━━━ TEXT PASSAGE ━━━

Correct it no longer shows your playlist, weather, you can't encourage other friends by sending texts to the endo app. (Can't remember the feature's name) But if you saw a friend working out you could encourage them.


----------



## vmakuc (Dec 5, 2012)

There is one new cool application called Personal Eye System - PES. It is a personal tracking, navigation and data sharing applications with topographic navigation, tracking.

PES can share data, such as Point of Interests, positions, track reports etc. directly user-to-user, (using SMS or email) or dynamically over a server.


----------



## gps4sport.com (Apr 10, 2009)

meccup said:


> Besides Endomondo, I use Locus app for offline navigation. It is very easy to use it, since it allows to download Open Street maps directly from your phone. Also it supports various standards for reading/recording tracks.


Did anyone tried Sports Tracker on a bike? How this compares to Endomondo?


----------



## Mtn-Rider (May 21, 2010)

I've been trying out Locus, the app mentioned by meccup, for 2 weeks and it's a keeper. It's got a lot of useful features and there's plenty of info on their forum to help out.

━━━ EXTRACTED RECORDS ━━━

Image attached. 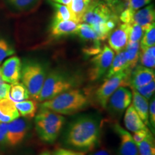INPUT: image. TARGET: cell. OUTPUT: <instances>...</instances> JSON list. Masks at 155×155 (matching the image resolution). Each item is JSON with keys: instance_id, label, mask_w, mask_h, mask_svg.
I'll return each instance as SVG.
<instances>
[{"instance_id": "4316f807", "label": "cell", "mask_w": 155, "mask_h": 155, "mask_svg": "<svg viewBox=\"0 0 155 155\" xmlns=\"http://www.w3.org/2000/svg\"><path fill=\"white\" fill-rule=\"evenodd\" d=\"M139 59L142 66L154 70L155 46H152L145 49H140Z\"/></svg>"}, {"instance_id": "74e56055", "label": "cell", "mask_w": 155, "mask_h": 155, "mask_svg": "<svg viewBox=\"0 0 155 155\" xmlns=\"http://www.w3.org/2000/svg\"><path fill=\"white\" fill-rule=\"evenodd\" d=\"M149 132H150V130H149V129L147 128V129H144V130H141L134 133V134L132 135V137H133L134 141H135V143L137 144V145L139 143H140L141 141H142L145 137H146V136Z\"/></svg>"}, {"instance_id": "8992f818", "label": "cell", "mask_w": 155, "mask_h": 155, "mask_svg": "<svg viewBox=\"0 0 155 155\" xmlns=\"http://www.w3.org/2000/svg\"><path fill=\"white\" fill-rule=\"evenodd\" d=\"M47 74L44 65L38 61H25L22 65L20 80L33 99H38Z\"/></svg>"}, {"instance_id": "f35d334b", "label": "cell", "mask_w": 155, "mask_h": 155, "mask_svg": "<svg viewBox=\"0 0 155 155\" xmlns=\"http://www.w3.org/2000/svg\"><path fill=\"white\" fill-rule=\"evenodd\" d=\"M88 155H112L111 151L108 150L105 147L98 149V150L92 151Z\"/></svg>"}, {"instance_id": "2e32d148", "label": "cell", "mask_w": 155, "mask_h": 155, "mask_svg": "<svg viewBox=\"0 0 155 155\" xmlns=\"http://www.w3.org/2000/svg\"><path fill=\"white\" fill-rule=\"evenodd\" d=\"M124 124L127 130L134 133L147 129L132 104L128 106L124 115Z\"/></svg>"}, {"instance_id": "603a6c76", "label": "cell", "mask_w": 155, "mask_h": 155, "mask_svg": "<svg viewBox=\"0 0 155 155\" xmlns=\"http://www.w3.org/2000/svg\"><path fill=\"white\" fill-rule=\"evenodd\" d=\"M75 35H78L83 40L94 42L97 45H100V42H101L94 28L86 23H80Z\"/></svg>"}, {"instance_id": "f546056e", "label": "cell", "mask_w": 155, "mask_h": 155, "mask_svg": "<svg viewBox=\"0 0 155 155\" xmlns=\"http://www.w3.org/2000/svg\"><path fill=\"white\" fill-rule=\"evenodd\" d=\"M13 9L19 12L30 10L38 5L40 0H5Z\"/></svg>"}, {"instance_id": "ab89813d", "label": "cell", "mask_w": 155, "mask_h": 155, "mask_svg": "<svg viewBox=\"0 0 155 155\" xmlns=\"http://www.w3.org/2000/svg\"><path fill=\"white\" fill-rule=\"evenodd\" d=\"M51 1L56 2H58V3L63 4V5H68L69 3L71 2V0H51Z\"/></svg>"}, {"instance_id": "7402d4cb", "label": "cell", "mask_w": 155, "mask_h": 155, "mask_svg": "<svg viewBox=\"0 0 155 155\" xmlns=\"http://www.w3.org/2000/svg\"><path fill=\"white\" fill-rule=\"evenodd\" d=\"M140 42H128L126 48L124 50L127 58L129 67L131 71L135 68L139 61V52H140Z\"/></svg>"}, {"instance_id": "484cf974", "label": "cell", "mask_w": 155, "mask_h": 155, "mask_svg": "<svg viewBox=\"0 0 155 155\" xmlns=\"http://www.w3.org/2000/svg\"><path fill=\"white\" fill-rule=\"evenodd\" d=\"M29 97H30V95L28 94V90L22 83L19 82L11 85L9 98L12 101L15 103L20 102L28 99Z\"/></svg>"}, {"instance_id": "9c48e42d", "label": "cell", "mask_w": 155, "mask_h": 155, "mask_svg": "<svg viewBox=\"0 0 155 155\" xmlns=\"http://www.w3.org/2000/svg\"><path fill=\"white\" fill-rule=\"evenodd\" d=\"M29 130L28 122L18 117L7 124V146L14 147L22 142Z\"/></svg>"}, {"instance_id": "6da1fadb", "label": "cell", "mask_w": 155, "mask_h": 155, "mask_svg": "<svg viewBox=\"0 0 155 155\" xmlns=\"http://www.w3.org/2000/svg\"><path fill=\"white\" fill-rule=\"evenodd\" d=\"M100 128L99 122L94 116H81L70 124L65 142L77 150L91 151L99 141Z\"/></svg>"}, {"instance_id": "8d00e7d4", "label": "cell", "mask_w": 155, "mask_h": 155, "mask_svg": "<svg viewBox=\"0 0 155 155\" xmlns=\"http://www.w3.org/2000/svg\"><path fill=\"white\" fill-rule=\"evenodd\" d=\"M149 120L150 121V124L154 129L155 127V99L153 98L149 104Z\"/></svg>"}, {"instance_id": "7a4b0ae2", "label": "cell", "mask_w": 155, "mask_h": 155, "mask_svg": "<svg viewBox=\"0 0 155 155\" xmlns=\"http://www.w3.org/2000/svg\"><path fill=\"white\" fill-rule=\"evenodd\" d=\"M116 15L106 0H92L81 20V23L90 25L96 31L101 41L107 39L117 25Z\"/></svg>"}, {"instance_id": "60d3db41", "label": "cell", "mask_w": 155, "mask_h": 155, "mask_svg": "<svg viewBox=\"0 0 155 155\" xmlns=\"http://www.w3.org/2000/svg\"><path fill=\"white\" fill-rule=\"evenodd\" d=\"M6 83L5 81L3 80L2 78V73H1V71H0V86H2L4 83Z\"/></svg>"}, {"instance_id": "3957f363", "label": "cell", "mask_w": 155, "mask_h": 155, "mask_svg": "<svg viewBox=\"0 0 155 155\" xmlns=\"http://www.w3.org/2000/svg\"><path fill=\"white\" fill-rule=\"evenodd\" d=\"M88 104L89 99L86 95L79 89L73 88L43 101L40 108L59 114L72 115L82 111Z\"/></svg>"}, {"instance_id": "b9f144b4", "label": "cell", "mask_w": 155, "mask_h": 155, "mask_svg": "<svg viewBox=\"0 0 155 155\" xmlns=\"http://www.w3.org/2000/svg\"><path fill=\"white\" fill-rule=\"evenodd\" d=\"M39 155H52V154L50 152H48V151H45V152H42L41 154Z\"/></svg>"}, {"instance_id": "277c9868", "label": "cell", "mask_w": 155, "mask_h": 155, "mask_svg": "<svg viewBox=\"0 0 155 155\" xmlns=\"http://www.w3.org/2000/svg\"><path fill=\"white\" fill-rule=\"evenodd\" d=\"M65 121V117L62 114L40 108L35 119L39 137L45 142H54L59 137Z\"/></svg>"}, {"instance_id": "f1b7e54d", "label": "cell", "mask_w": 155, "mask_h": 155, "mask_svg": "<svg viewBox=\"0 0 155 155\" xmlns=\"http://www.w3.org/2000/svg\"><path fill=\"white\" fill-rule=\"evenodd\" d=\"M155 44V24L154 22L150 25V26L144 31L142 38L141 39L140 49L152 47Z\"/></svg>"}, {"instance_id": "44dd1931", "label": "cell", "mask_w": 155, "mask_h": 155, "mask_svg": "<svg viewBox=\"0 0 155 155\" xmlns=\"http://www.w3.org/2000/svg\"><path fill=\"white\" fill-rule=\"evenodd\" d=\"M49 3L54 8V14L53 22H57L63 20H75L74 17L70 10L68 6L63 4L49 0Z\"/></svg>"}, {"instance_id": "5b68a950", "label": "cell", "mask_w": 155, "mask_h": 155, "mask_svg": "<svg viewBox=\"0 0 155 155\" xmlns=\"http://www.w3.org/2000/svg\"><path fill=\"white\" fill-rule=\"evenodd\" d=\"M78 81L73 76L60 71H52L47 74L38 101H48L60 94L76 87Z\"/></svg>"}, {"instance_id": "4fadbf2b", "label": "cell", "mask_w": 155, "mask_h": 155, "mask_svg": "<svg viewBox=\"0 0 155 155\" xmlns=\"http://www.w3.org/2000/svg\"><path fill=\"white\" fill-rule=\"evenodd\" d=\"M114 128L120 137L118 155H139L138 147L134 141L132 135L123 129L119 124H115Z\"/></svg>"}, {"instance_id": "d6986e66", "label": "cell", "mask_w": 155, "mask_h": 155, "mask_svg": "<svg viewBox=\"0 0 155 155\" xmlns=\"http://www.w3.org/2000/svg\"><path fill=\"white\" fill-rule=\"evenodd\" d=\"M19 116L15 102L10 98L0 100V123H9Z\"/></svg>"}, {"instance_id": "7c38bea8", "label": "cell", "mask_w": 155, "mask_h": 155, "mask_svg": "<svg viewBox=\"0 0 155 155\" xmlns=\"http://www.w3.org/2000/svg\"><path fill=\"white\" fill-rule=\"evenodd\" d=\"M130 24L123 23L114 28L108 36L109 47L116 53L124 50L129 42V32Z\"/></svg>"}, {"instance_id": "e0dca14e", "label": "cell", "mask_w": 155, "mask_h": 155, "mask_svg": "<svg viewBox=\"0 0 155 155\" xmlns=\"http://www.w3.org/2000/svg\"><path fill=\"white\" fill-rule=\"evenodd\" d=\"M80 23L74 20H63L52 23L50 33L54 38H61L63 36L75 34Z\"/></svg>"}, {"instance_id": "e575fe53", "label": "cell", "mask_w": 155, "mask_h": 155, "mask_svg": "<svg viewBox=\"0 0 155 155\" xmlns=\"http://www.w3.org/2000/svg\"><path fill=\"white\" fill-rule=\"evenodd\" d=\"M7 124L8 123H0V147H3L7 145Z\"/></svg>"}, {"instance_id": "83f0119b", "label": "cell", "mask_w": 155, "mask_h": 155, "mask_svg": "<svg viewBox=\"0 0 155 155\" xmlns=\"http://www.w3.org/2000/svg\"><path fill=\"white\" fill-rule=\"evenodd\" d=\"M139 155H155V144L152 134L150 131L146 137L137 144Z\"/></svg>"}, {"instance_id": "5bb4252c", "label": "cell", "mask_w": 155, "mask_h": 155, "mask_svg": "<svg viewBox=\"0 0 155 155\" xmlns=\"http://www.w3.org/2000/svg\"><path fill=\"white\" fill-rule=\"evenodd\" d=\"M154 70L148 68L142 65H139L132 71L129 78V84L134 88L144 86L152 81H154Z\"/></svg>"}, {"instance_id": "ffe728a7", "label": "cell", "mask_w": 155, "mask_h": 155, "mask_svg": "<svg viewBox=\"0 0 155 155\" xmlns=\"http://www.w3.org/2000/svg\"><path fill=\"white\" fill-rule=\"evenodd\" d=\"M19 115L27 119H31L35 116L38 111V104L37 100H25L15 103Z\"/></svg>"}, {"instance_id": "4dcf8cb0", "label": "cell", "mask_w": 155, "mask_h": 155, "mask_svg": "<svg viewBox=\"0 0 155 155\" xmlns=\"http://www.w3.org/2000/svg\"><path fill=\"white\" fill-rule=\"evenodd\" d=\"M15 50L5 39L0 38V64L7 58L14 55Z\"/></svg>"}, {"instance_id": "ba28073f", "label": "cell", "mask_w": 155, "mask_h": 155, "mask_svg": "<svg viewBox=\"0 0 155 155\" xmlns=\"http://www.w3.org/2000/svg\"><path fill=\"white\" fill-rule=\"evenodd\" d=\"M115 56L114 51L109 46L104 47L92 59V66L89 71V79L96 81L107 72Z\"/></svg>"}, {"instance_id": "1f68e13d", "label": "cell", "mask_w": 155, "mask_h": 155, "mask_svg": "<svg viewBox=\"0 0 155 155\" xmlns=\"http://www.w3.org/2000/svg\"><path fill=\"white\" fill-rule=\"evenodd\" d=\"M143 34H144V30L140 25L135 24V23H131L129 32V42H140Z\"/></svg>"}, {"instance_id": "9a60e30c", "label": "cell", "mask_w": 155, "mask_h": 155, "mask_svg": "<svg viewBox=\"0 0 155 155\" xmlns=\"http://www.w3.org/2000/svg\"><path fill=\"white\" fill-rule=\"evenodd\" d=\"M155 9L153 5L138 9L134 13L131 23H135L140 25L144 31L150 26V25L154 22Z\"/></svg>"}, {"instance_id": "d4e9b609", "label": "cell", "mask_w": 155, "mask_h": 155, "mask_svg": "<svg viewBox=\"0 0 155 155\" xmlns=\"http://www.w3.org/2000/svg\"><path fill=\"white\" fill-rule=\"evenodd\" d=\"M127 69L131 70L129 68V64H128L127 60L126 58L124 51L122 50V51L118 53L116 56H114L111 66H110L107 74H106V78L111 77V75L119 72V71Z\"/></svg>"}, {"instance_id": "52a82bcc", "label": "cell", "mask_w": 155, "mask_h": 155, "mask_svg": "<svg viewBox=\"0 0 155 155\" xmlns=\"http://www.w3.org/2000/svg\"><path fill=\"white\" fill-rule=\"evenodd\" d=\"M131 71H132L129 69L124 70L115 73L111 77L106 78L105 82L98 88L96 93V100L100 106L103 108H106L108 98L119 87L130 86L129 78Z\"/></svg>"}, {"instance_id": "30bf717a", "label": "cell", "mask_w": 155, "mask_h": 155, "mask_svg": "<svg viewBox=\"0 0 155 155\" xmlns=\"http://www.w3.org/2000/svg\"><path fill=\"white\" fill-rule=\"evenodd\" d=\"M132 99L131 91L127 87L121 86L110 96L107 102L108 108L115 114H122L131 104Z\"/></svg>"}, {"instance_id": "d590c367", "label": "cell", "mask_w": 155, "mask_h": 155, "mask_svg": "<svg viewBox=\"0 0 155 155\" xmlns=\"http://www.w3.org/2000/svg\"><path fill=\"white\" fill-rule=\"evenodd\" d=\"M52 155H86V152H80V151L60 148L56 150Z\"/></svg>"}, {"instance_id": "d6a6232c", "label": "cell", "mask_w": 155, "mask_h": 155, "mask_svg": "<svg viewBox=\"0 0 155 155\" xmlns=\"http://www.w3.org/2000/svg\"><path fill=\"white\" fill-rule=\"evenodd\" d=\"M135 89V88H134ZM139 94L141 95L143 97H144L145 98H147V100L150 99L152 98V96L154 94L155 91V82L154 81H152L148 84L145 85L144 86L139 87L135 89Z\"/></svg>"}, {"instance_id": "cb8c5ba5", "label": "cell", "mask_w": 155, "mask_h": 155, "mask_svg": "<svg viewBox=\"0 0 155 155\" xmlns=\"http://www.w3.org/2000/svg\"><path fill=\"white\" fill-rule=\"evenodd\" d=\"M91 2L92 0H71L68 6L74 17L75 22L81 23V18Z\"/></svg>"}, {"instance_id": "ac0fdd59", "label": "cell", "mask_w": 155, "mask_h": 155, "mask_svg": "<svg viewBox=\"0 0 155 155\" xmlns=\"http://www.w3.org/2000/svg\"><path fill=\"white\" fill-rule=\"evenodd\" d=\"M132 94V105L139 117L146 126L150 125L149 121V103L148 100L139 94L134 88L131 87Z\"/></svg>"}, {"instance_id": "8fae6325", "label": "cell", "mask_w": 155, "mask_h": 155, "mask_svg": "<svg viewBox=\"0 0 155 155\" xmlns=\"http://www.w3.org/2000/svg\"><path fill=\"white\" fill-rule=\"evenodd\" d=\"M22 62L17 56H12L4 62L0 68L3 80L12 85L19 82L22 71Z\"/></svg>"}, {"instance_id": "836d02e7", "label": "cell", "mask_w": 155, "mask_h": 155, "mask_svg": "<svg viewBox=\"0 0 155 155\" xmlns=\"http://www.w3.org/2000/svg\"><path fill=\"white\" fill-rule=\"evenodd\" d=\"M152 0H130L129 5L128 6L129 9L133 12H135L138 9L142 8L147 5H149Z\"/></svg>"}]
</instances>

━━━

● GIVEN TASK A
In the forum thread about sports tracking apps, what two methods does PES use to share data directly from one user to another?
● GIVEN TASK B
Pick up the forum thread about sports tracking apps after its last post and continue it.
The items are not needed for any of the tasks.

● TASK ANSWER A
SMS or email.

● TASK ANSWER B
Locus is currently my new #1 app for mapping and tracking. +rep for meccup.


----------



## Tincup69 (Sep 5, 2012)

meccup said:


> BTW, I've received motoactv recently and managed to install Locus. For now I have superb compact navigation system on my handle bar.


I have a Motoactv as well, could you tell me how you installed Locus?

Thanks.


----------



## Gundam168 (Dec 19, 2012)

For tracking my rides, I'm currently using Everytrail (free ver) but I've also tried the ff tracking apps:

- GPSed
- mapmytracks
- mapmyride
- Endomondo

Would've loved Endomondo but they didn't have the camera functionality like Everytrail does. You can take pictures during your ride and it's automatically mapped at the track.

For navigation, I use MapFactor Navigator.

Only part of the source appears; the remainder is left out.